Tasks to carry out:
**a.** Reproduce the Debander site thread starting at "so who is gonna" and ending at "on that one.".
**b.** Carry the Debander site thread forward from the point where it ends.

# The new Debander Site is up!



## MNhunter (Oct 20, 2002)

Check it out fellas, the new Debander Goose Call webiste is up and running....

http://www.debander.nodakoutdoors.com/










:rock:
Andy Dunlap

P.S. - Chris....its STRICTLY Wings...not Stictly Wings :lol:


----------



## nodakoutdoors.com (Feb 27, 2002)

Ooops.  Still haven't corrected that eh?


----------



## Blake Hermel (Sep 10, 2002)

so who is gonna hit up randy for a band hunt this fall? i haer he shoots alot? :beer:


----------



## nodakoutdoors.com (Feb 27, 2002)

You know I'm game Blake......we'll keep in touch on that one.


----------



## Matt Jones (Mar 6, 2002)

Blake, you know I'm DOWN!!! :beer:


----------



## Austin Bachmeier (Feb 27, 2002)

I wanna get in on this...... :bartime:


----------



## GooseBuster3 (Mar 1, 2002)

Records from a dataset

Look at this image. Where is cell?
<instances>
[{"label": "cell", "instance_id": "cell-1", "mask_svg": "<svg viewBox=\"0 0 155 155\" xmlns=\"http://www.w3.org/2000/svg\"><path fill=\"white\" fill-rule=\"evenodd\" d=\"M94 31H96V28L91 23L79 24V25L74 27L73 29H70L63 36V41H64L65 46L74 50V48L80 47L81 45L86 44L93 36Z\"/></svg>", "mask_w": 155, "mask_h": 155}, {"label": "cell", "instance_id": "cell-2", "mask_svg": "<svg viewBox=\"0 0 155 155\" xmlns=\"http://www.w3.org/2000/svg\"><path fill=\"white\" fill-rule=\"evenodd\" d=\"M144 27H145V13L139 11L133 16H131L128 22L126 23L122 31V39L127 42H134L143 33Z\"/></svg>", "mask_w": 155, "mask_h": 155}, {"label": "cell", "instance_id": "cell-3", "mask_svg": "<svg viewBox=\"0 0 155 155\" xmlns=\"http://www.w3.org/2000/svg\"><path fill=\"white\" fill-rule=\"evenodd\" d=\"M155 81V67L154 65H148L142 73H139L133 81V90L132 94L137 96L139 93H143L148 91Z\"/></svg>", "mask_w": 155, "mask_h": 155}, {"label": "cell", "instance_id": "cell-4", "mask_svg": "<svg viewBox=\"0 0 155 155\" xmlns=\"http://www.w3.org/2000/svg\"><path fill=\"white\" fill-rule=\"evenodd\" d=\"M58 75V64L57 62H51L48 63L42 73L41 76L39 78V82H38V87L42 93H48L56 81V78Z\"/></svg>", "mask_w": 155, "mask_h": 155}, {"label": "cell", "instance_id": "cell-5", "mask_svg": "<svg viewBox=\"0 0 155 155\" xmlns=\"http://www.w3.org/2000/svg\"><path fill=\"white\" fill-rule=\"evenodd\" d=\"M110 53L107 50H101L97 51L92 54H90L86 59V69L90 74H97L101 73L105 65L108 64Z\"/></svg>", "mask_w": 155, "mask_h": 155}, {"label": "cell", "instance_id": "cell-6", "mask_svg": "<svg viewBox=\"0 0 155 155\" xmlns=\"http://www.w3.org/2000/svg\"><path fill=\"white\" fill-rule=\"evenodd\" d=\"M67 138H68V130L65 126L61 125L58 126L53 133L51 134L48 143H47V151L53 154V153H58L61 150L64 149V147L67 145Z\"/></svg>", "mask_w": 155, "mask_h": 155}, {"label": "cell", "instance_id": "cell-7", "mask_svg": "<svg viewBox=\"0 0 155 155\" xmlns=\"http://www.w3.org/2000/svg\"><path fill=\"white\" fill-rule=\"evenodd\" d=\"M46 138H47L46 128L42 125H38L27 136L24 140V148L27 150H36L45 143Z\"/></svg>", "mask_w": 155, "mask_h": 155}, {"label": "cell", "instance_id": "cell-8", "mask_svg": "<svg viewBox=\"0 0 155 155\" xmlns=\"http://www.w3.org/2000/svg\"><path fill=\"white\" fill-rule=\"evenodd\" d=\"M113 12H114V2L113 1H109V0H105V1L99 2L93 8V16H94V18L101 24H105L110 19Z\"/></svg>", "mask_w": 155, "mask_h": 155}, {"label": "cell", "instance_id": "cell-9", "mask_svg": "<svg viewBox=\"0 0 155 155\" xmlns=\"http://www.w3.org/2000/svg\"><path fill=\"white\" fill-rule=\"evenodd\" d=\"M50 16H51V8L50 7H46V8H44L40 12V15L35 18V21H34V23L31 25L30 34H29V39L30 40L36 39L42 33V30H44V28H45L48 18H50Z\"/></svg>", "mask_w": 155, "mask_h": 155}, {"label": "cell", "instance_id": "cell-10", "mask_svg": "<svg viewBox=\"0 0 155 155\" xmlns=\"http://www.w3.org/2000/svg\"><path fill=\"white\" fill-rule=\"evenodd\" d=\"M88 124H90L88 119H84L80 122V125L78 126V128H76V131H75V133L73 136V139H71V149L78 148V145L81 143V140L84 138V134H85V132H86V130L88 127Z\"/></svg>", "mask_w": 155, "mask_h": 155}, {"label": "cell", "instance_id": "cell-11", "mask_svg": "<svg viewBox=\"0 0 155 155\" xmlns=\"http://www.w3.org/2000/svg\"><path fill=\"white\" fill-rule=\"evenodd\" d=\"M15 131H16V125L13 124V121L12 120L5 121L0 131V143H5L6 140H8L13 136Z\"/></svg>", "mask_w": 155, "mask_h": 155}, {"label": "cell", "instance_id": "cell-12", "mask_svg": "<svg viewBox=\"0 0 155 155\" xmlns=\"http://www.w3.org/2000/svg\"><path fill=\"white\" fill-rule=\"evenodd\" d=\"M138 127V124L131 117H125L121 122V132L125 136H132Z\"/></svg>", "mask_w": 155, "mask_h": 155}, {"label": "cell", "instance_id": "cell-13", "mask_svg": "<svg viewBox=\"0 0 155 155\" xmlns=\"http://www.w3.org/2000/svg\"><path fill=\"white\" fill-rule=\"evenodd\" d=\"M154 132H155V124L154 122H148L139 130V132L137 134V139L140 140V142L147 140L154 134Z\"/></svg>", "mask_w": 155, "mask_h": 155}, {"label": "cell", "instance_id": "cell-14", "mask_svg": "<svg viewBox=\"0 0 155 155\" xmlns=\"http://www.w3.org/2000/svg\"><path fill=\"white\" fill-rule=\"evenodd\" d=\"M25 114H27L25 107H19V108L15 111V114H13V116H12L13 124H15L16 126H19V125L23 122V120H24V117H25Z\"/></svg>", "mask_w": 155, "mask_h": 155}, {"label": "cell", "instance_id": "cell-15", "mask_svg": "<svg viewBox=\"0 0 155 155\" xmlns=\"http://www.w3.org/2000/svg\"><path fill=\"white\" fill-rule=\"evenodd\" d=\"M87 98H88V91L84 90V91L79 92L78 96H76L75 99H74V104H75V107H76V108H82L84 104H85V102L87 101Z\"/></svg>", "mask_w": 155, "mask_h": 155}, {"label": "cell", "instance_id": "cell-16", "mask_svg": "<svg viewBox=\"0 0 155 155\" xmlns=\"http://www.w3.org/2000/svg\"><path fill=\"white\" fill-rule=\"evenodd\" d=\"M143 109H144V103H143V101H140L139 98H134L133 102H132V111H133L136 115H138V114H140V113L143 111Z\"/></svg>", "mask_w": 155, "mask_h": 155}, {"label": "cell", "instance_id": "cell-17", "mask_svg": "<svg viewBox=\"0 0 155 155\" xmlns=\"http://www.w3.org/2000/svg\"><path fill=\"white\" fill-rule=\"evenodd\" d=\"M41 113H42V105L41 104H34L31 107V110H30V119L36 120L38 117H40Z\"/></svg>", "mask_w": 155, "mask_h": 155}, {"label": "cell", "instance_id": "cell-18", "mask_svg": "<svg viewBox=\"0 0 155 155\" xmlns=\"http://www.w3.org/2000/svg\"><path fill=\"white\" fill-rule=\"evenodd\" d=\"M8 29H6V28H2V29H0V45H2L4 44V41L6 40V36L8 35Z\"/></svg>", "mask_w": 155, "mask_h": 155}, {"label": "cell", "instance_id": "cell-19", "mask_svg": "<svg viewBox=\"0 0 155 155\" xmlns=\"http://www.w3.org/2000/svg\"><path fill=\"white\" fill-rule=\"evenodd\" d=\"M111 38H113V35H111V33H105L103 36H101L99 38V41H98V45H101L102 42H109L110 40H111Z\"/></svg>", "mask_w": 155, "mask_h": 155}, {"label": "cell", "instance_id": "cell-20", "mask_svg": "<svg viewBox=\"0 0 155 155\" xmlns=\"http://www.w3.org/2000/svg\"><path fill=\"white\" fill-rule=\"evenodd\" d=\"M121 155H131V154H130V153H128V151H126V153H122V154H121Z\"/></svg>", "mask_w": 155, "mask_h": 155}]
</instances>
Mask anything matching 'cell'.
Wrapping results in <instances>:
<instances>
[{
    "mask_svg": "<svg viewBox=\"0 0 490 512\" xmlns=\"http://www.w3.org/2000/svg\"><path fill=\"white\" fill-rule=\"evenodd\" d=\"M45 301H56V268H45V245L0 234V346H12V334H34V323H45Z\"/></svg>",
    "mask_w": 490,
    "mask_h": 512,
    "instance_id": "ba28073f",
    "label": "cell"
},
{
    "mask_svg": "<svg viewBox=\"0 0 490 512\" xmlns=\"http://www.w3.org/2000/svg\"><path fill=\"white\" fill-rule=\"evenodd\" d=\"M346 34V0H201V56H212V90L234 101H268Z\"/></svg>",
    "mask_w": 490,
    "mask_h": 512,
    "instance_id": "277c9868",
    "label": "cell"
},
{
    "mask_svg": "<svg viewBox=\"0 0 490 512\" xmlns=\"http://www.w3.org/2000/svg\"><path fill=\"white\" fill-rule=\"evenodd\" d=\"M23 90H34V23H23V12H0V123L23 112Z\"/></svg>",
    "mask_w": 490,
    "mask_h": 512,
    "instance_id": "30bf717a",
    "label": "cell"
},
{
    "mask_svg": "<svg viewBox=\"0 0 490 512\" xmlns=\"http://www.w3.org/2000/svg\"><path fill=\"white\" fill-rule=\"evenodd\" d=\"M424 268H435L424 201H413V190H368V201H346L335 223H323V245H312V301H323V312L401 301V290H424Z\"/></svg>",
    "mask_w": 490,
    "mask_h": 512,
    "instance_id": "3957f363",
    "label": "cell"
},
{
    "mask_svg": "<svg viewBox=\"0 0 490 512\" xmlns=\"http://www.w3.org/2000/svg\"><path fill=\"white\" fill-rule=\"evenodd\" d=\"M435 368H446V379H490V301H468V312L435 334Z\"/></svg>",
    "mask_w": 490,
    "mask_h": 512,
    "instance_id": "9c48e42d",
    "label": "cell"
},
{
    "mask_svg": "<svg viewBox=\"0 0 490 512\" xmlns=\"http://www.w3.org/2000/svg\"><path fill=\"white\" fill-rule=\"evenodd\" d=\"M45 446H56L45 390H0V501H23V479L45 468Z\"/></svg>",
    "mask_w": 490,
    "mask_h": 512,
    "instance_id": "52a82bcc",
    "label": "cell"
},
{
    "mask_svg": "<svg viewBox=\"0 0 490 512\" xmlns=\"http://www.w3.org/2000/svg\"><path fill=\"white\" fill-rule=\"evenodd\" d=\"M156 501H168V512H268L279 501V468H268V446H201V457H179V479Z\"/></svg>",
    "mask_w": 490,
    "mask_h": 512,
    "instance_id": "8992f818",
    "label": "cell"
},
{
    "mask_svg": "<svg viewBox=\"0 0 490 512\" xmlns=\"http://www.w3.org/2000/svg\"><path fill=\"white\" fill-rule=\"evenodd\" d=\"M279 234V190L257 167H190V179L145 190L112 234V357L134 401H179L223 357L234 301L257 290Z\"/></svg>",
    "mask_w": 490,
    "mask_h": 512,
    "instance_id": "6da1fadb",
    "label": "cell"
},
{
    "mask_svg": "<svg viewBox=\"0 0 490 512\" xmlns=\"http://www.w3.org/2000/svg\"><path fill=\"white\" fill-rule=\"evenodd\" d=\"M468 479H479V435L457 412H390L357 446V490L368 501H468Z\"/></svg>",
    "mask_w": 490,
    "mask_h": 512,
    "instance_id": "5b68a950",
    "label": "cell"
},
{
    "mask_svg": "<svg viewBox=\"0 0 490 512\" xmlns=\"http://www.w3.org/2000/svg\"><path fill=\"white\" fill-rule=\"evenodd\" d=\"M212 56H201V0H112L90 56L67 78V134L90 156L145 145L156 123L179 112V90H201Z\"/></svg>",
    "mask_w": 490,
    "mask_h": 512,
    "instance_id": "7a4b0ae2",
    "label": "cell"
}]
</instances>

Final results:
**a.**
so who is gonna hit up randy for a band hunt this fall? i haer he shoots alot? :beer:


----------



## nodakoutdoors.com (Feb 27, 2002)

You know I'm game Blake......we'll keep in touch on that one.

**b.**
Did I hear the word BAND???????


----------



## Blake Hermel (Sep 10, 2002)

awww boy :roll:


----------



## Hoggr (May 28, 2002)

don't forget about me Blake


----------



## nodakoutdoors.com (Feb 27, 2002)

Hey hoggr,

I lost your phone number. I still really want to see your new hardcores!

Give me a call, I'd like to see them anytime this week that you've got time.


----------



## Blake Hermel (Sep 10, 2002)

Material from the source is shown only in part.